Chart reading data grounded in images
:::

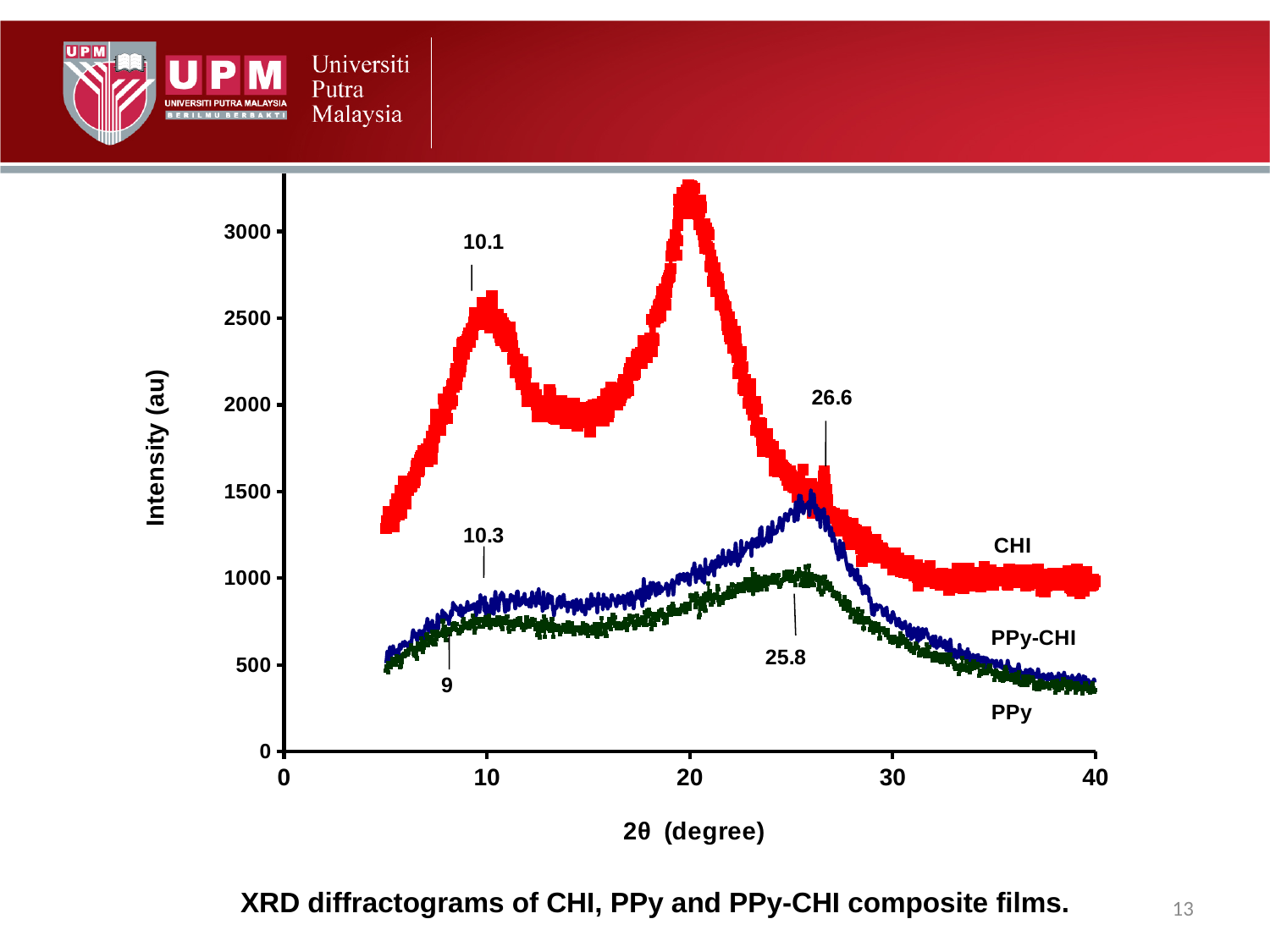
Does the CHI curve rise or fall as 2θ increases from 20 to 40? fall At what 2θ value is the labelled peak of the PPy-CHI curve? 10.3 Is the intensity of the PPy-CHI curve at 2θ = 10 greater or less than 1000? less What is the label of the y axis? Intensity (au) How many curves (series) are labelled on the chart? 3 At what 2θ value is the labelled peak of the PPy curve near 25? 25.8 At 2θ = 30, which curve has the higher intensity, CHI or PPy? CHI Which series reaches the highest intensity on the chart? CHI At what 2θ value is the second labelled peak of the CHI curve? 26.6 What kind of chart is shown on the slide? line chart At what 2θ value is the first labelled peak of the CHI curve? 10.1 Is the maximum intensity of the CHI curve greater or less than 3000? greater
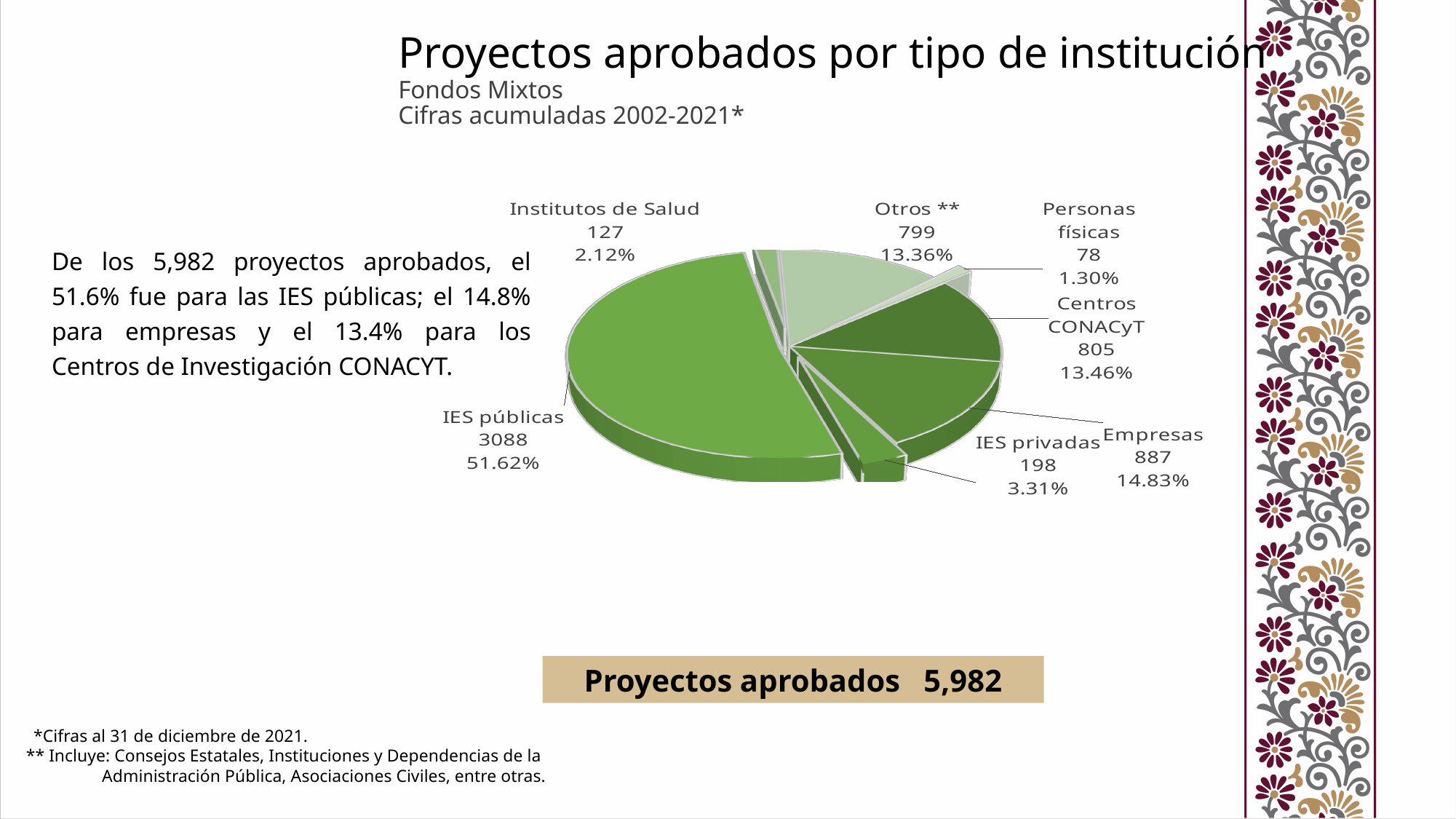
What is the difference in approved projects between Empresas and Centros CONACyT? 82 What is the title of the slide's chart? Proyectos aprobados por tipo de institución How many projects were approved for IES públicas? 3088 What kind of chart is shown on the slide? pie chart How many projects were approved for Centros CONACyT? 805 How many categories are shown in the pie chart? 7 Which category has the largest slice of the pie? IES públicas What percentage of the pie corresponds to Personas físicas? 1.30% What share of the pie does Empresas represent? 14.83% Which category has the smallest slice of the pie? Personas físicas What is the total number of approved projects shown on the slide? 5,982 Which has more approved projects, IES privadas or Institutos de Salud? IES privadas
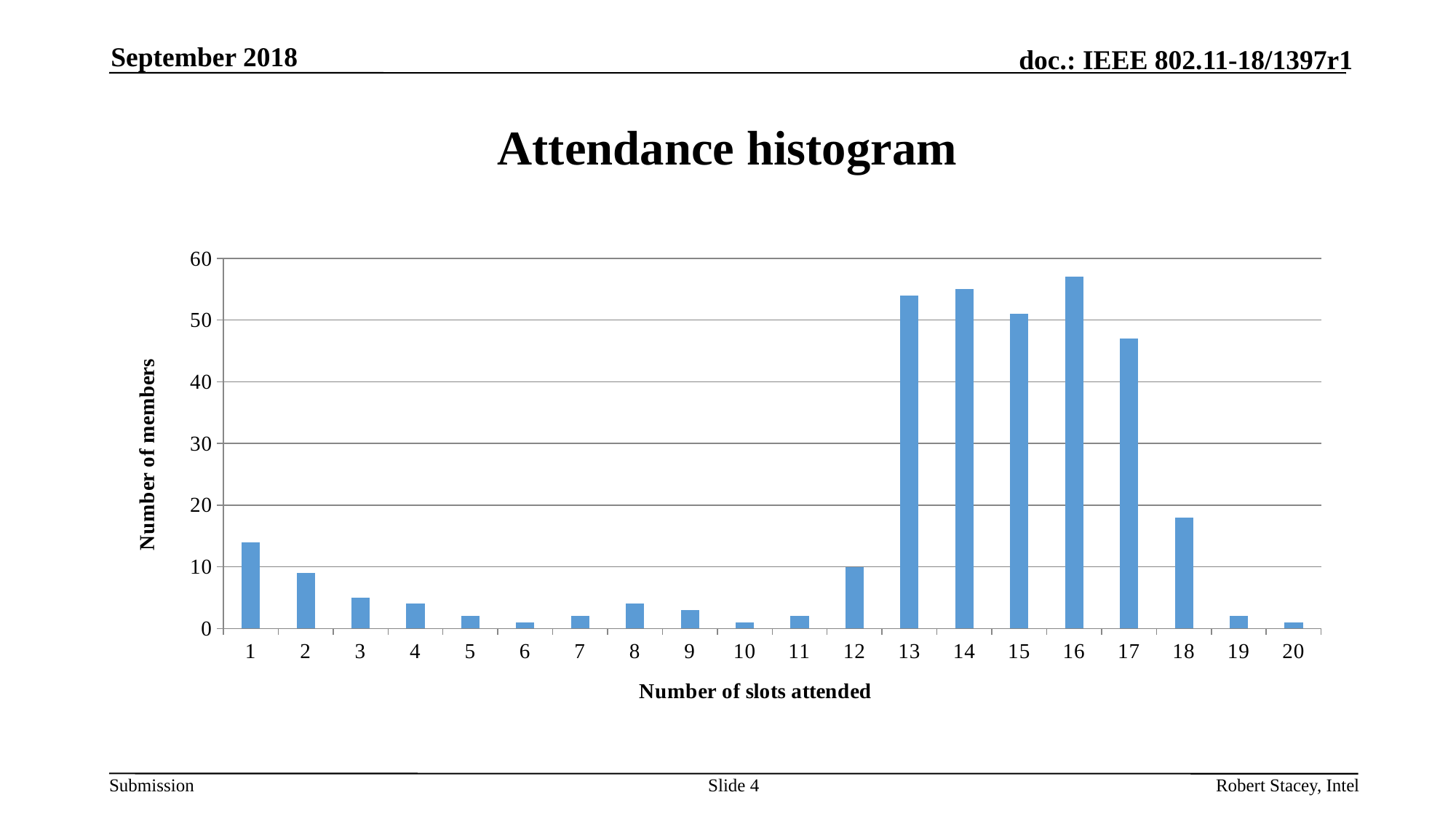
What kind of chart is shown on the slide? bar chart What is the title of the chart? Attendance histogram Is the value for 17 slots attended greater or less than 50? less Is the value for 1 slot attended greater or less than 10? greater What is the label of the y axis? Number of members Do the values rise or fall from 1 slot attended to 6 slots attended? fall Is the value for 18 slots attended greater or less than 20? less Do the values rise or fall from 16 slots attended to 20 slots attended? fall How many categories are shown on the x axis of the chart? 20 Which has more members: 13 slots attended or 18 slots attended? 13 slots attended Which has more members: 1 slot attended or 2 slots attended? 1 slot attended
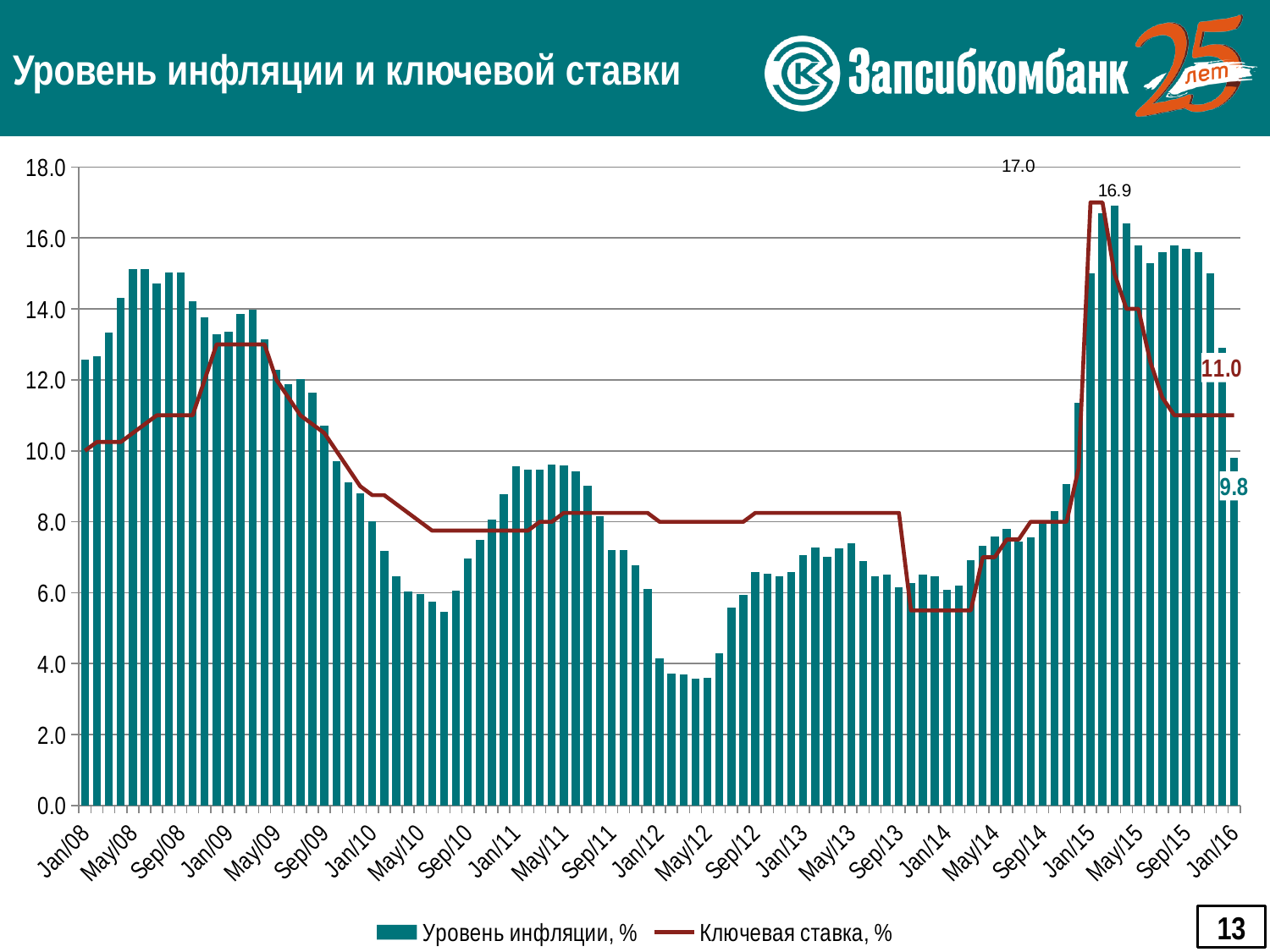
How many series does the legend list? 2 What is the inflation rate value labelled for Jan/16? 9.8 Is the inflation rate for May/12 greater or less than 4.0? less What is the key rate value labelled at the end of the series (Jan/16)? 11.0 What is the title of the chart? Уровень инфляции и ключевой ставки What are the two series named in the legend? Уровень инфляции, % and Ключевая ставка, % What is the highest labelled value of the inflation (Уровень инфляции) bars? 16.9 What kind of chart is shown on the slide? A bar chart combined with a line What is the difference between the key rate (11.0) and the inflation rate (9.8) at Jan/16? 1.2 Is the inflation rate for Jan/08 greater or less than 12.0? greater What is the highest labelled value of the key rate (Ключевая ставка) line? 17.0 At Jan/16, which is larger: the inflation rate or the key rate? Key rate (Ключевая ставка)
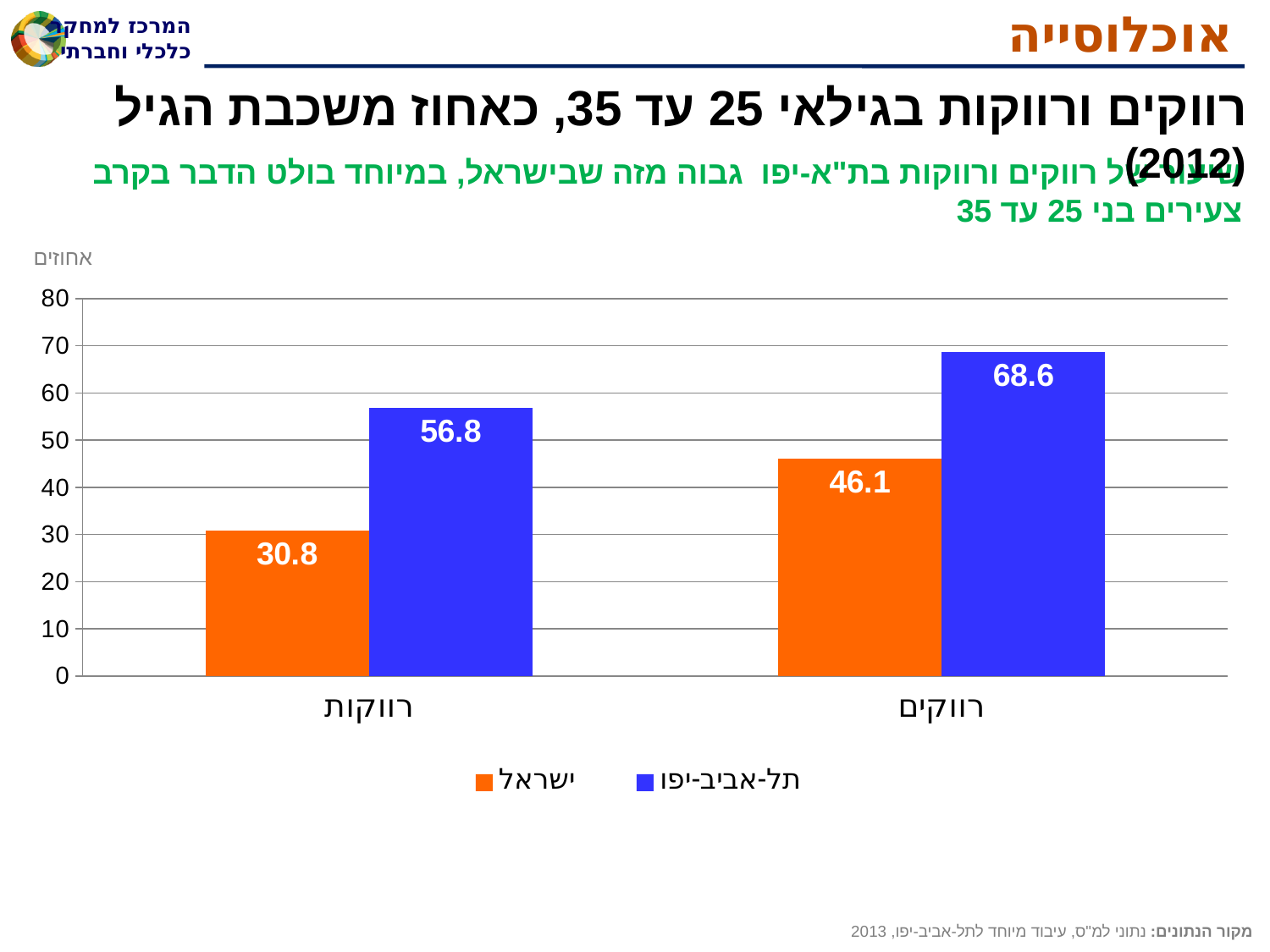
What is the value for תל-אביב-יפו in the רווקים category? 68.6 What is the difference between the תל-אביב-יפו and ישראל values in the רווקים category? 22.5 What is the value for ישראל in the רווקות category? 30.8 What is the value for תל-אביב-יפו in the רווקות category? 56.8 How many series does the legend list? 2 What is the difference between the תל-אביב-יפו and ישראל values in the רווקות category? 26.0 Which is larger: the ישראל value for רווקים or the תל-אביב-יפו value for רווקות? תל-אביב-יפו value for רווקות (56.8) What kind of chart is shown on the slide? Bar chart Which bar has the lowest value on the chart? ישראל, רווקות (30.8) Which bar has the highest value on the chart? תל-אביב-יפו, רווקים (68.6) What is the value for ישראל in the רווקים category? 46.1 How many categories are shown on the x axis? 2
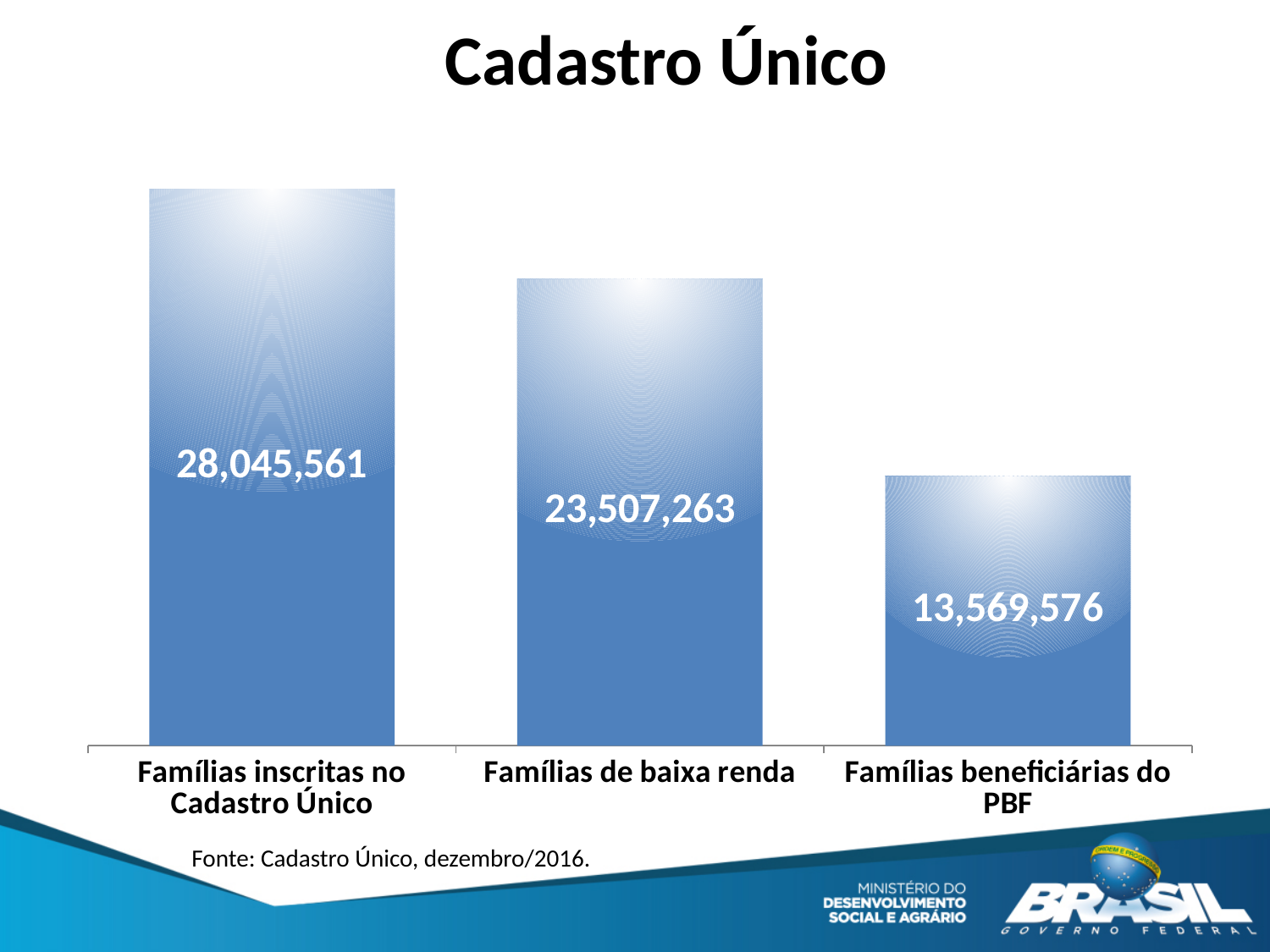
What is the value for Famílias inscritas no Cadastro Único? 28,045,561 What is the difference between Famílias inscritas no Cadastro Único and Famílias de baixa renda? 4,538,298 Which is larger, Famílias de baixa renda or Famílias beneficiárias do PBF? Famílias de baixa renda What is the difference between Famílias de baixa renda and Famílias beneficiárias do PBF? 9,937,687 Which category has the lowest value? Famílias beneficiárias do PBF How many categories are shown in the chart? 3 What is the value for Famílias beneficiárias do PBF? 13,569,576 Which category has the highest value? Famílias inscritas no Cadastro Único What is the value for Famílias de baixa renda? 23,507,263 What kind of chart is shown on the slide? Bar chart Do the values rise or fall from left to right across the categories? Fall What is the difference between Famílias inscritas no Cadastro Único and Famílias beneficiárias do PBF? 14,475,985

:::

→ Activity:
Pick out every line above that contains the string "list" and copy each one.

→ Written response:
How many series does the legend list? 2 What is the inflation rate value labelled for Jan/16? 9.8 Is the inflation rate for May/12 greater or less than 4.0? less What is the key rate value labelled at the end of the series (Jan/16)? 11.0 What is the title of the chart? Уровень инфляции и ключевой ставки What are the two series named in the legend? Уровень инфляции, % and Ключевая ставка, % What is the highest labelled value of the inflation (Уровень инфляции) bars? 16.9 What kind of chart is shown on the slide? A bar chart combined with a line What is the difference between the key rate (11.0) and the inflation rate (9.8) at Jan/16? 1.2 Is the inflation rate for Jan/08 greater or less than 12.0? greater What is the highest labelled value of the key rate (Ключевая ставка) line? 17.0 At Jan/16, which is larger: the inflation rate or the key rate? Key rate (Ключевая ставка)
What is the value for תל-אביב-יפו in the רווקים category? 68.6 What is the difference between the תל-אביב-יפו and ישראל values in the רווקים category? 22.5 What is the value for ישראל in the רווקות category? 30.8 What is the value for תל-אביב-יפו in the רווקות category? 56.8 How many series does the legend list? 2 What is the difference between the תל-אביב-יפו and ישראל values in the רווקות category? 26.0 Which is larger: the ישראל value for רווקים or the תל-אביב-יפו value for רווקות? תל-אביב-יפו value for רווקות (56.8) What kind of chart is shown on the slide? Bar chart Which bar has the lowest value on the chart? ישראל, רווקות (30.8) Which bar has the highest value on the chart? תל-אביב-יפו, רווקים (68.6) What is the value for ישראל in the רווקים category? 46.1 How many categories are shown on the x axis? 2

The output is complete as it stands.